偏偏你还来者不拒,什么一夜十八个,夜夜不重样。
那些女的为争夺你的床位,甚至还要擂台斗法,优胜者才能.总之,这些话在宗门内甚嚣尘上。
我这趟过来,为你带来了一些滋补元气的好东西,今晚好好给你补补。”
周映曦明显是在开玩笑,别的不说,王玉楼平时是不睡觉的,这件事,映曦自然知道。
他眼含笑意,抬手搂住佳人的柳腰,轻轻一捏,映曦的脸色顿时就红了。
“娘子,为夫不需要补。”
远处的老郭向王玉楼施了个礼就打算扭头跑路,他想的是,王玉楼的神识有些可怕。
刚刚周映曦来时,他还没有发现,王玉楼先发现了,这其中的差异,同为筑基巅峰的郭呈泰很清楚有多大。
‘呈泰,带那十四人过来,我和映曦一起为他们酬功。’
“需要,你那西海的小情人不简单,我怕你被她吃空了!”
映曦不远几千里来见王玉楼,当然是欢喜的,只是想到金明度,心中不由得有些发憷。
“我也想把你拉来西海,但契货坊实在太重要了,你有真传弟子身份,明度没有,自然只能把你放在宗内。
不过,今日你倒来得巧,正好有一批.”
得知王玉楼的安排,映曦的眼中眼波流转,想到了许多。
分享我所获得的荣耀,这是一个男人给自家伴侣的最高礼遇。
立功的虽然是那十四名修士,但构建功过体系的王玉阙,显然比在他人叙事和价值判断系统内打拼的底层修士更接近于世俗意义上的荣耀。
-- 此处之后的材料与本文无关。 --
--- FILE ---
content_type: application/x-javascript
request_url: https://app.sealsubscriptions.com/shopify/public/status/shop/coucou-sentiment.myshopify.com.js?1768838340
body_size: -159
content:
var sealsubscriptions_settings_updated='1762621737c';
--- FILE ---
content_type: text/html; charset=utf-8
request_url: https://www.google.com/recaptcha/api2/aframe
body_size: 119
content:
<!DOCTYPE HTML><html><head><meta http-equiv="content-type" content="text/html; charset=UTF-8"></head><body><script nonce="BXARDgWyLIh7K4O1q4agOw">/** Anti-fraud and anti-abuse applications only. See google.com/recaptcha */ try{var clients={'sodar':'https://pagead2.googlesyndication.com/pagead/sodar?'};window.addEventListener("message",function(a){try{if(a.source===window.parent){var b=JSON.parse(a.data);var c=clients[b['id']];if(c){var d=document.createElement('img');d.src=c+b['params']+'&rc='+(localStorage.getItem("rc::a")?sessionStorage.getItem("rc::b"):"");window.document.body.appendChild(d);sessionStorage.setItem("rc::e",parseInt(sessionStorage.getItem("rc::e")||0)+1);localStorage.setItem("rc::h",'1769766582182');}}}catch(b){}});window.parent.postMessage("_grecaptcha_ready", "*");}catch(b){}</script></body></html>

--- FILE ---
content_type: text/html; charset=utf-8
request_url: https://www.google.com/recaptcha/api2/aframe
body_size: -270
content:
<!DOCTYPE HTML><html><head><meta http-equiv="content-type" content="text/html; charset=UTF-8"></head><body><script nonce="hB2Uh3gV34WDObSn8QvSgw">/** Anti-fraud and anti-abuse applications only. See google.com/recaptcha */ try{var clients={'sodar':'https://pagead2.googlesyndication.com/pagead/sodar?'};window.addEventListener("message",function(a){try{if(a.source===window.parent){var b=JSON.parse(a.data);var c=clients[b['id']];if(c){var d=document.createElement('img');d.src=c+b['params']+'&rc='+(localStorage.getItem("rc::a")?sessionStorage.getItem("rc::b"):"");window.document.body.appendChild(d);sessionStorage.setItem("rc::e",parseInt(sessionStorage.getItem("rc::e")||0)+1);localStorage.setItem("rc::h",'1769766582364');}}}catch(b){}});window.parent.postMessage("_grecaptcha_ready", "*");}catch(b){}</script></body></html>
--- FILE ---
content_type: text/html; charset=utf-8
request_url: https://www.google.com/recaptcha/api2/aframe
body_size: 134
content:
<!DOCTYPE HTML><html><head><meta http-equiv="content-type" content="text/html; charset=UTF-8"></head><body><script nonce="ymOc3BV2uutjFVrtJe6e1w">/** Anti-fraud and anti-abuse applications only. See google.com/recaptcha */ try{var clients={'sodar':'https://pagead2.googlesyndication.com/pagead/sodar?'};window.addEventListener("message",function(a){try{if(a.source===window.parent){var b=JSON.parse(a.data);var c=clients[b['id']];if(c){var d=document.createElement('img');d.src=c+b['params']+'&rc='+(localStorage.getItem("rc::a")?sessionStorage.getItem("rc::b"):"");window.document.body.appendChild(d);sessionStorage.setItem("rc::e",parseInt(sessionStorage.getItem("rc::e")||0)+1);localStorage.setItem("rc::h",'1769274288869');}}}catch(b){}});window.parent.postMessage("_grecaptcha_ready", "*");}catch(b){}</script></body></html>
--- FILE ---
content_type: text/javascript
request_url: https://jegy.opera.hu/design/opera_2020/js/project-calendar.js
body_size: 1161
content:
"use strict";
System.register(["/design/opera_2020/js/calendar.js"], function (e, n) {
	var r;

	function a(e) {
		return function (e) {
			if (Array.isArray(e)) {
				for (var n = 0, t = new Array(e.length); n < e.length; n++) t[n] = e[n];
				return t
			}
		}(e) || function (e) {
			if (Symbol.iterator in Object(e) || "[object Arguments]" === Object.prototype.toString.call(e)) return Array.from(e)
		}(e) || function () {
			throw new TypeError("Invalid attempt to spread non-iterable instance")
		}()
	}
其实,这里面少不了映曦的功劳,一路走到今天,王玉楼走的很不容易,这些长久的伴在他身侧的人,无一不起到了关键作用。
深夜,把王玉楼折腾的身心俱疲的映曦,神彩奕奕的趴在他的胸膛上。
男人的臂膀在佳人光滑的脊背上环抱,少有的,映曦感到了一种实实在在的安全感。
把玩着王玉楼的头发,映曦忽而开口。
“相公,我有个问题。”
“什么问题。”
“我和金明度”
“好困,啊”
左臂用力,把佳人往胸前一按,王玉楼就闭上了眼。
答题?答什么题!
睡觉!
王玉阙搞不定的事情多了,不差这个。
映曦当然不满意,又和王玉楼拉扯了好多个回合,才渐渐静了下来。
“在想什么?”
王玉楼察觉到了佳人的心绪不太对劲。
“玉楼,楚然来找我,说了你和明度的事情。
我想了很久,才来见你。”
映曦是个大气的姑娘,从一开始就很大气,她的出身给了她如此的余裕。
王玉楼愣了愣,才听懂了妻子究竟在说什么。
“哈,是嘛,楚然也难。”
他心中颇为感慨,什么都在变,什么都在变。
映曦点了点头,秦楚然当时的冒犯,就像一根刺,扎醒了她,她不笨,当然理解秦楚然的难。
“我有时,特别怀念我们在西海成亲的时候,那时候,我差不多最快乐。
老祖还在,父亲也在,亲人们都还在,你也在。